Noida-based IT professional Shivam Tiwari, who has been investing in cryptos since 2017, has been left shaken by the crash. “It made me realise that cryptos, which once commanded a high valuation, could fall steeply very fast,” says Shivam. He lost around 40 per cent of his total holdings in the current fall; Mona lost 55 per cent.

Menon says the “unavailability of banking partners has caused a dip in volumes across Indian exchanges, which is detrimental to the industry.”

Add to that, uncertainties with respect to taxation and regulation have further affected investor morale. The introduction of a flat 30 per cent tax on crypto gains, without the ability to offset losses, along with a 1 per cent TDS (tax deducted at source) mandate has made many new investors reconsider their investments.

Though some experts expect the government to bring in a regulation soon, others feel India is waiting for global cues and, as of now, will just bring in a central bank digital currency (CBDC). But it will be more like digital wallets, according to various media reports. Minister of Finance Nirmala Sitharaman had announced in this year’s budget that RBI will introduce a digital currency this fiscal.

Are Cryptos Treading The Equity Path?

One could argue that cryptos are falling because other mainstream financial assets, especially equity markets, are also falling. To an extent, that is true.

Both equity and crypto have been in a tailspin on fears of lingering inflation. Recent numbers from the US Bureau of Labour and Statistics peg inflation at a four-decade high of 8.6 per cent. More interest rate hikes would be needed to tame inflation, thus bringing in more uncertainty.
Equity markets across the world are reacting to the situation. However, the fall in cryptos is much steeper (See Crypto vs Stock Markets).

So, does crypto follow the equity pattern in terms of price movement? According to an International Monetary Fund (IMF) research, Cryptic Connections: Spillovers between Crypto and Equity Markets, released this January, “the correlation of crypto assets with traditional holdings like stocks has increased significantly, which limits their perceived risk diversification benefits and raises the risk of contagion across financial markets.”

The report says the interconnection between crypto and equity markets has increased over 2017-21. For example, compared to pre-pandemic years, the correlation between Bitcoin price volatility and S&P 500 index volatility has increased more than four-fold. This means the trend of rise and fall of cryptocurrencies is followed by the markets as it is gaining popularity among investors. This is evident from the market rally in 2020 and 2021 when both equity and cryptos were trading at all-time highs.

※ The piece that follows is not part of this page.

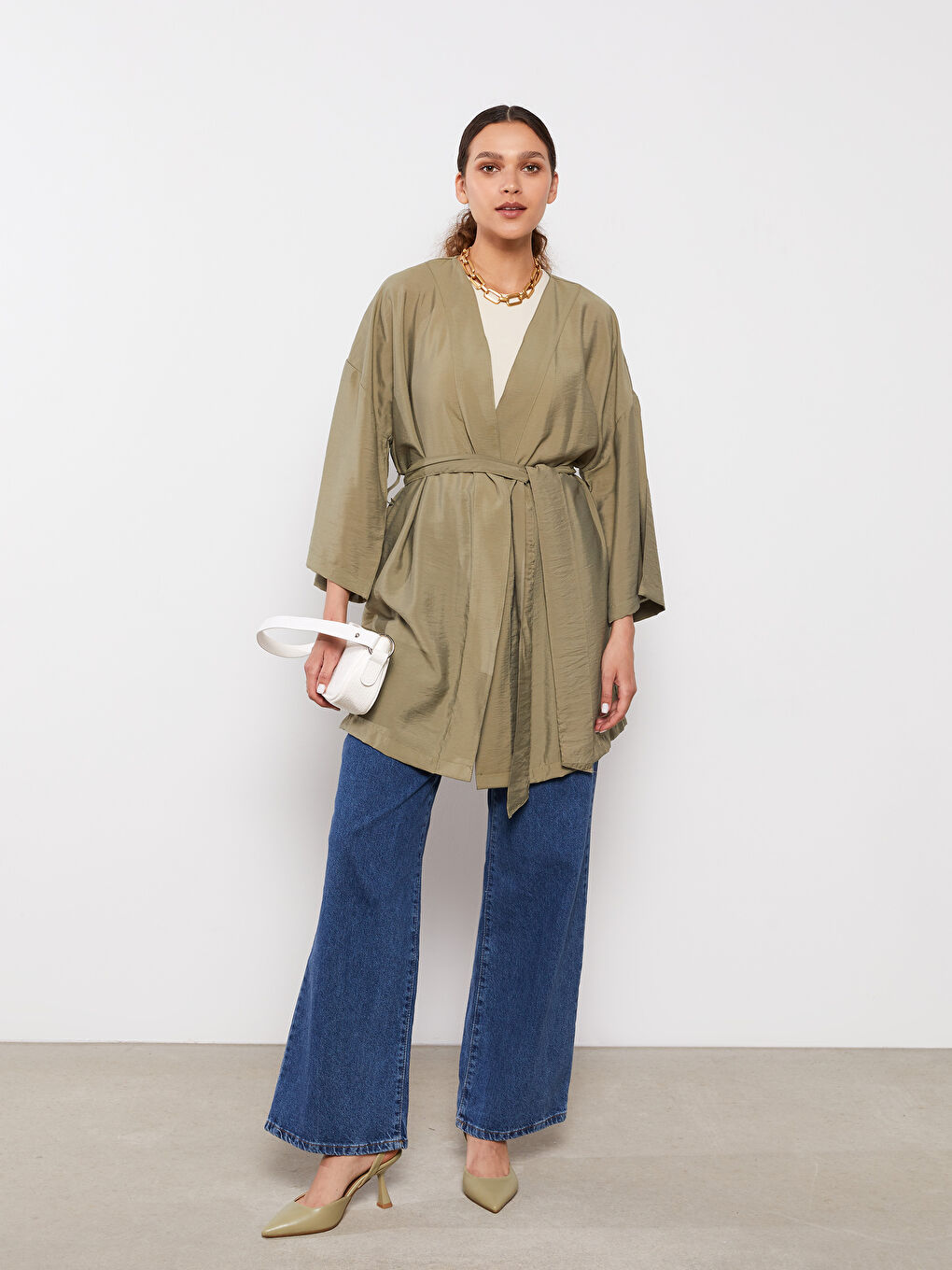 Yeşil Şal Yaka Kadın Kimono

The report further says that crypto assets may no longer be considered as fringe and could potentially pose financial stability risks due to their extreme price volatility. Thus, regulators need to closely monitor the action in the crypto markets and the exposure of financial institutions to these assets, and design appropriate policies to mitigate systemic risks emanating from price spillovers.

The Road Ahead

Many Gen Z and millennials took the joyride of the crypto rally in 2021, which ended with a jolt. They are now stuck as many exchanges do not allow withdrawal of rupees or transfer of cryptos.

Experts believe this ‘crypto winter’ will last longer and bite investors bitter. Many investors could also switch back to mainstream instruments, such as equities and mutual funds given the strict regulation and taxation, and uncertain returns.

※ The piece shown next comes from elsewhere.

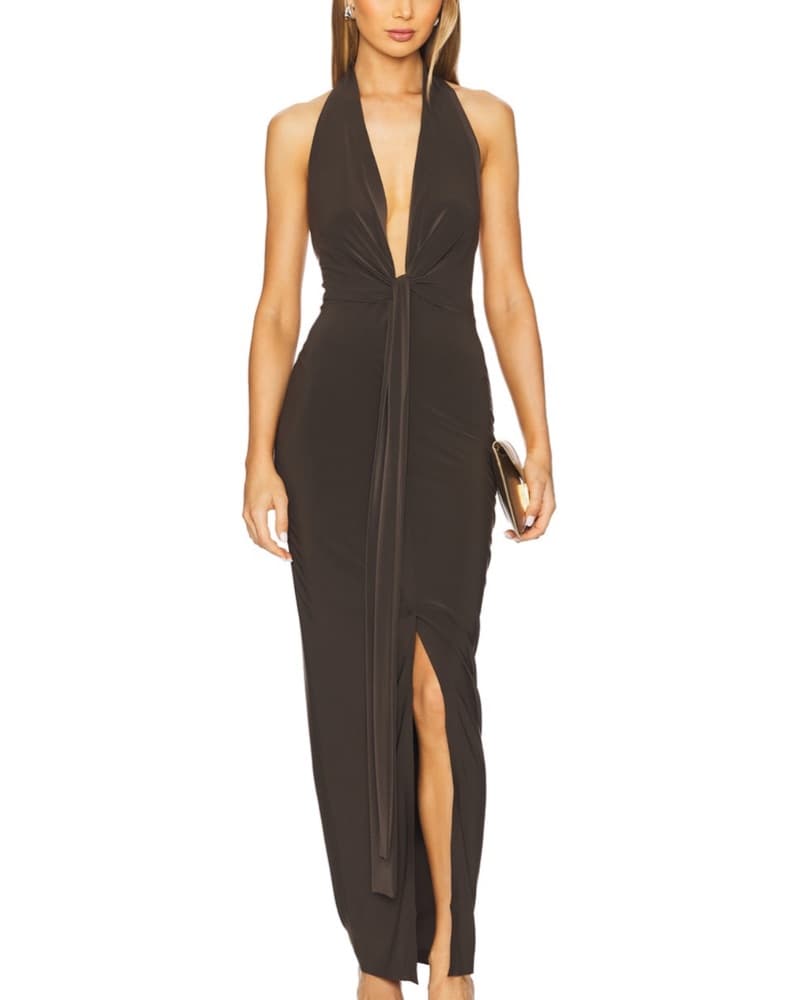 Brown Halter Gown - Norma kamali - Image 1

“After the Terra debacle wiped off $840 million from the market, investors have become more cautious about crypto investments. More people are inclined to understand the fundamentals of crypto rather than trade on speculation. The  market is gradually moving towards maturity,” says Anuj Yadav, co-founder and CTO, Kassio, a crypto management firm. He added that the crypto industry is now becoming mainstream.

“Now that the Federal Reserve has indicated its interest rate plan for the next few quarters, the market will remain range bound for the next year. Given that it is a crypto market, even a range-bound market’s peak can be twice its bottom. In the interim, volatility will continue,” adds Khurana.

Crypto seems like a rollercoaster ride. So, take it only if you can stomach the ups and downs and don’t get shaken by the jolts.